At IDI, we invested heavily in technical personnel for years, because the nature of our product demanded it. When we began our revitalization in 2017, we realized that we needed creative professionals and people with soft skills. That’s when we started building out the Marketing and Account Management department.
Develop your people
Miller emphasizes treating employees well and developing them so they will want to stay. He says every employee wants three things:
- A good boss
- An opportunity to develop themselves
- A lifestyle they love
Just as the pandemic started, IDI launched our online employee onboarding and development tool, IDI Academy. It has been a game changer in the way our people are equipped for their work, and it has been one of the cornerstones of our success in 2020.

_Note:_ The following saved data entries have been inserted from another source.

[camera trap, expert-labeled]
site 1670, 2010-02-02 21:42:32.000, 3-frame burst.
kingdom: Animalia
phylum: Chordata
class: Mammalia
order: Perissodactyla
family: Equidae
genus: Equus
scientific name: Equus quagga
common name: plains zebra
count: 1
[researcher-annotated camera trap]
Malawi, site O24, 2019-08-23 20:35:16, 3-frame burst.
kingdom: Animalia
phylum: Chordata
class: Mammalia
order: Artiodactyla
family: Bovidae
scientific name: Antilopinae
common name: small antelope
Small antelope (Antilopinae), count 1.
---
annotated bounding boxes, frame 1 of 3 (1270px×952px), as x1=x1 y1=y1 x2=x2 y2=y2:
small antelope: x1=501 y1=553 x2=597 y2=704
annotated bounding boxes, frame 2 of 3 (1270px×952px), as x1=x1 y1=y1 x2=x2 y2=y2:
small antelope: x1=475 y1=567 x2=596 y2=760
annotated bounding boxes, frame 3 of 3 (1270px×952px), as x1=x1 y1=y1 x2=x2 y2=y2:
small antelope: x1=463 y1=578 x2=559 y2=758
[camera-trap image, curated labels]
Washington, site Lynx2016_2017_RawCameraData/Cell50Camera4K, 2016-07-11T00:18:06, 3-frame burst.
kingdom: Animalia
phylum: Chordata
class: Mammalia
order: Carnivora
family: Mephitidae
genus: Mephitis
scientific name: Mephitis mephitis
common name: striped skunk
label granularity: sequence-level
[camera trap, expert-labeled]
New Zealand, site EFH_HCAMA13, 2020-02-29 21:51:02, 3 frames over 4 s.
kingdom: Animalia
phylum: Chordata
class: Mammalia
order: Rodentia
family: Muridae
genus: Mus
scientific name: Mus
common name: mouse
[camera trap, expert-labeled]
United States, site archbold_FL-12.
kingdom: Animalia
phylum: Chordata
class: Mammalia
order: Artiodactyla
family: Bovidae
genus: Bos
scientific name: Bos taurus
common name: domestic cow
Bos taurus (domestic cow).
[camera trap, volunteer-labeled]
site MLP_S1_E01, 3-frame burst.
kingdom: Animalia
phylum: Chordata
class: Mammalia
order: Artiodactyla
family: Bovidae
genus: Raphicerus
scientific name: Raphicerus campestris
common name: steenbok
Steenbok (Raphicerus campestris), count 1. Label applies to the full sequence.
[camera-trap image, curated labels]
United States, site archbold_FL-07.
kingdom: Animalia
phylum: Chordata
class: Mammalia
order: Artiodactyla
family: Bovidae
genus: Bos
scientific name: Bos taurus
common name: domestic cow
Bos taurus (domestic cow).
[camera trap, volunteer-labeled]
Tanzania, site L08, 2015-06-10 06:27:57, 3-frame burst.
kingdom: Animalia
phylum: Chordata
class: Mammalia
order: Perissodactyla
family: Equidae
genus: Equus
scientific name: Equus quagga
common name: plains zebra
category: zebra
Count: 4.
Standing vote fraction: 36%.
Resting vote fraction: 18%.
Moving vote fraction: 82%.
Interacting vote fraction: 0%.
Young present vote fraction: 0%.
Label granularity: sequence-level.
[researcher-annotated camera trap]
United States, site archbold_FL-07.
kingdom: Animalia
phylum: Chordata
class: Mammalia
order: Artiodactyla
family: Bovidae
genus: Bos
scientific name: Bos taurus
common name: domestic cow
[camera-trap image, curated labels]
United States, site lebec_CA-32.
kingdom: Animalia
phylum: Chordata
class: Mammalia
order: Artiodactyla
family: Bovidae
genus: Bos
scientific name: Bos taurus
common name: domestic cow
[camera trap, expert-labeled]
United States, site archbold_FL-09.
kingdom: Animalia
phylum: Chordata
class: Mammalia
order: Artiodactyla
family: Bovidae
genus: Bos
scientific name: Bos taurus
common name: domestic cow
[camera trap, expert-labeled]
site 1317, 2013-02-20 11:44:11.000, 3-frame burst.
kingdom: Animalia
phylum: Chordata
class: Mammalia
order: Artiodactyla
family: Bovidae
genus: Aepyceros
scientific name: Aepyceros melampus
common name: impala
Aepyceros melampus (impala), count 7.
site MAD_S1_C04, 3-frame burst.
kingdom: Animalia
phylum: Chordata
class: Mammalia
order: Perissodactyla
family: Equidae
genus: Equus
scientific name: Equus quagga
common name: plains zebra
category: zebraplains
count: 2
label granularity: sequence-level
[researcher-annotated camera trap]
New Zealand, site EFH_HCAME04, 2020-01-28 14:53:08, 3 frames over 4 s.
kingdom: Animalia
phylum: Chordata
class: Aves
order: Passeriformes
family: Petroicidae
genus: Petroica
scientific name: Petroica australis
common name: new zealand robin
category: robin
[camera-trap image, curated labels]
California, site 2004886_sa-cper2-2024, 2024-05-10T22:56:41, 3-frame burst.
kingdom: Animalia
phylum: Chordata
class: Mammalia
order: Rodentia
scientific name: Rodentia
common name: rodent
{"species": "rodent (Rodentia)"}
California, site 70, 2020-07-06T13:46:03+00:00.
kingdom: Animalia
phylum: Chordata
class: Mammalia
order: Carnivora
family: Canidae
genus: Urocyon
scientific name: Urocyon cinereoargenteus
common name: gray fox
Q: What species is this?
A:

Have quarterly performance reviews instead of annual (recommended by both EOS and Business Made Simple).
Eliminate Inefficiencies
Take a hard, honest look at your business operations and identify all the areas that have inefficiencies. It might be redundant processes, or a bottleneck in the workflow, or manual work that could be automated. Perhaps your systems aren’t integrated well and you’ve had to create workaround solutions.
Get clinical and remove every inefficiency you can find. Be ruthless about it, if you have to — many times, we cling to bad practices because they’re familiar.
Create automated workflows. Consolidate your tools so that the entire organization is using one tool. Make sure everyone has the visibility they need into your customers’ issues. Tech support should have the same information that sales has, and marketing should understand what sales and support know about your buyers.
Build Up Your Business in Challenging Times
You can build a strong foundation that is scalable as your business grows. For IDI, establishing a robust, repeatable plan in 2017 laid solid foundations for unprecedented business growth — even in the midst of a pandemic.
If you’re looking for a model to strengthen and grow your business during challenging times, we can’t recommend highly enough EOS and the principles in Business Made Simple.